1.      Resumes, job applications, or other employment histories

2.      Performance evaluations and disciplinary actions

3.      Documents showing Plaintiff’s hours worked

4.      Documents showing Plaintiff’s compensation

5.      Documents showing Plaintiff’s benefits

6.      Documents showing Plaintiff’s job titles, promotions, and demotions

7.      Documents related to Plaintiff’s termination

8.      Documents related to Plaintiff’s eligibility for rehire

9.      Plaintiff’s requests for time off or disability accommodations

10.  Complaints made by or against Doe during her employment

 

These documents are discoverable. Although employees generally have a privacy right in their personnel records (See El Dorado Savings & Loan v. Superior Court (1987) 190 Cal.App.3d 342, 345, overruled on other grounds in Williams v.
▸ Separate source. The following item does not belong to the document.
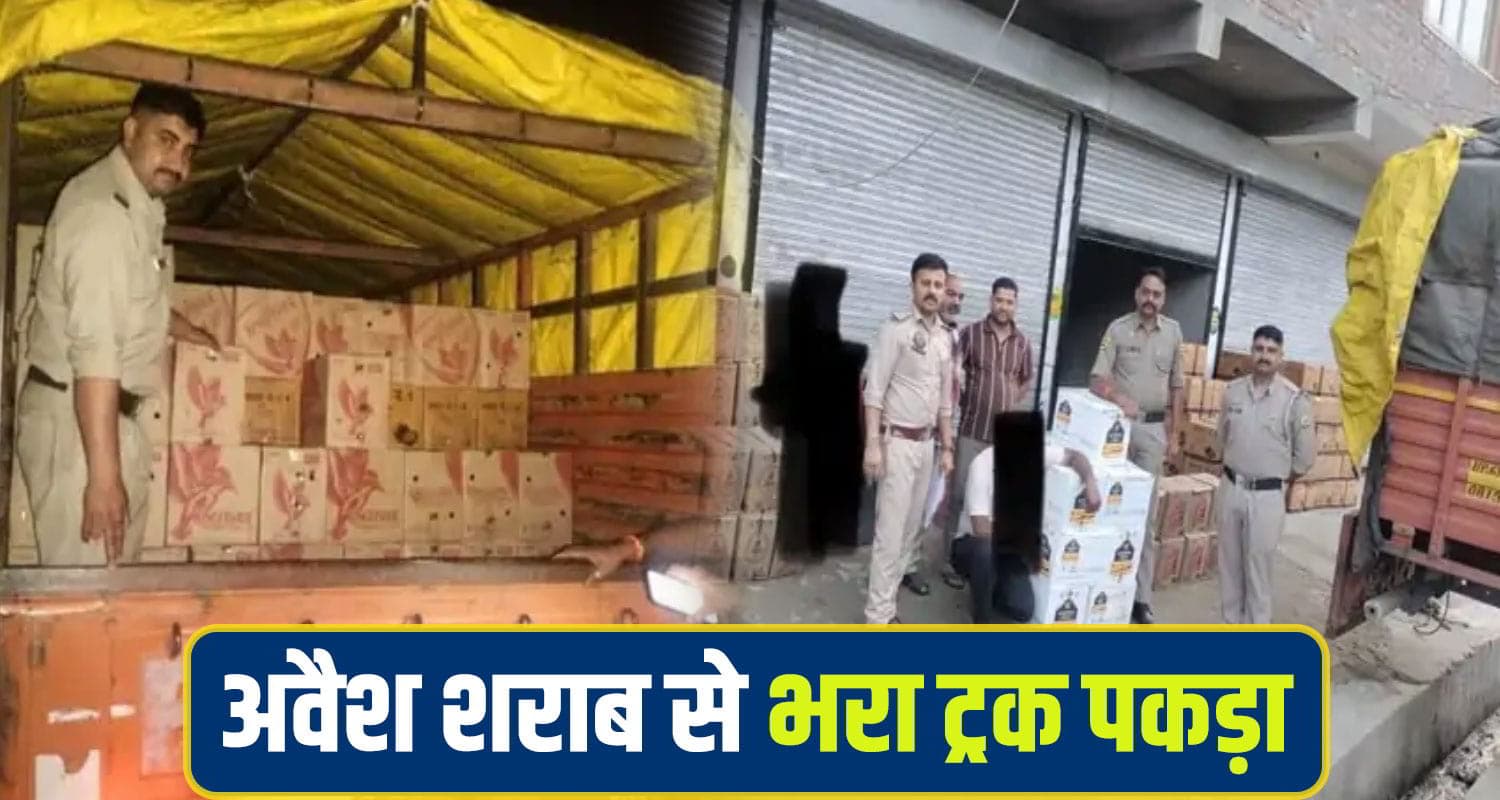 Illegal Liquar shimla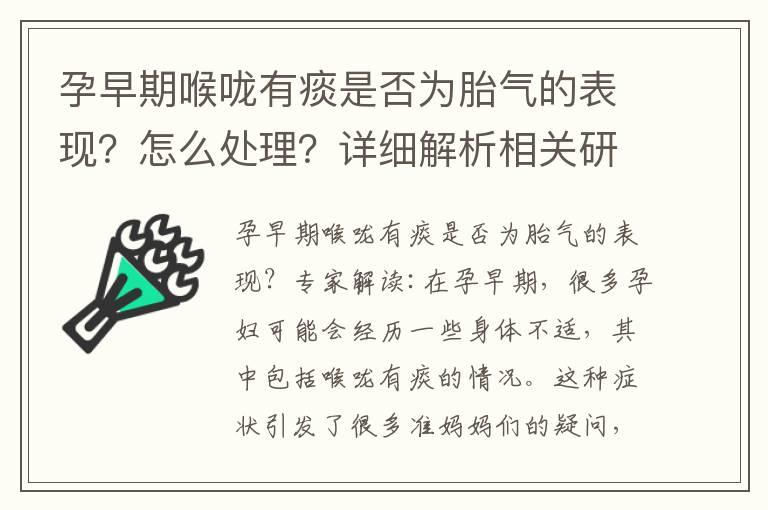 孕早期喉咙有痰是否为胎气的表现？怎么处理？详细解析相关研究结果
Superior Court (2017) 3 Cal.5th 531.), in employment cases, “defendants are generally entitled to discover plaintiff’s previous employer’s payroll records and personnel files (including performance evaluations).” (Chin et al., Cal. Practice Guide: Employment Litigation (The Rutter Group 2017) ¶ 19:684.) Indeed, “[e]vidence of the plaintiff's work history and earnings is a standard subject of discovery.” (Anderson v. Metalclad Insulation Corp. (1999) 72 Cal.App.4th 284, 296 fn. 9.) The reasons are as described in Defendant’s opposition: Such documents are relevant to Plaintiff’s earning potential, mitigation of damages, and credibility. (Opposition at pp. 12–14.)

 

The motion to quash is therefore DENIED.

 

Defendant in opposition seeks sanctions under Code of Civil Procedure § 1987.2, which allows the court “in its discretion” to “award the amount of the reasonable expenses incurred in making or opposing the motion, including reasonable attorney's fees, if the court finds the motion was made or opposed in bad faith or without substantial justification or that one or more of the requirements of the subpoena was oppressive.” However, Plaintiff’s motion was founded on substantial objections based on service. No sanctions are awarded.

 

 

Defendant to provide notice.

 



[1] Plaintiff has not consented to electronic service under Code of Civil Procedure § 1010.6, subd. (c). But Defendant has operated in the reasonable belief that electronic service was appropriate. Although Plaintiff claims to have objected to electronic service at an August 9, 2022 hearing on Plaintiff’s deposition, the record does not reflect such an objection, and Plaintiff’s subsequent court papers list as her email address the same address served with the notices of consumer here, which bears the name “janedoe19075,” indicating its creation specifically for this litigation, which bears the case number 20STCV19075.. However, in accordance with Code of Civil Procedure § 1010.6, subd. (c), the court directs Defendant to adopt methods of service consistent with Plaintiff’s lack of consent to email service.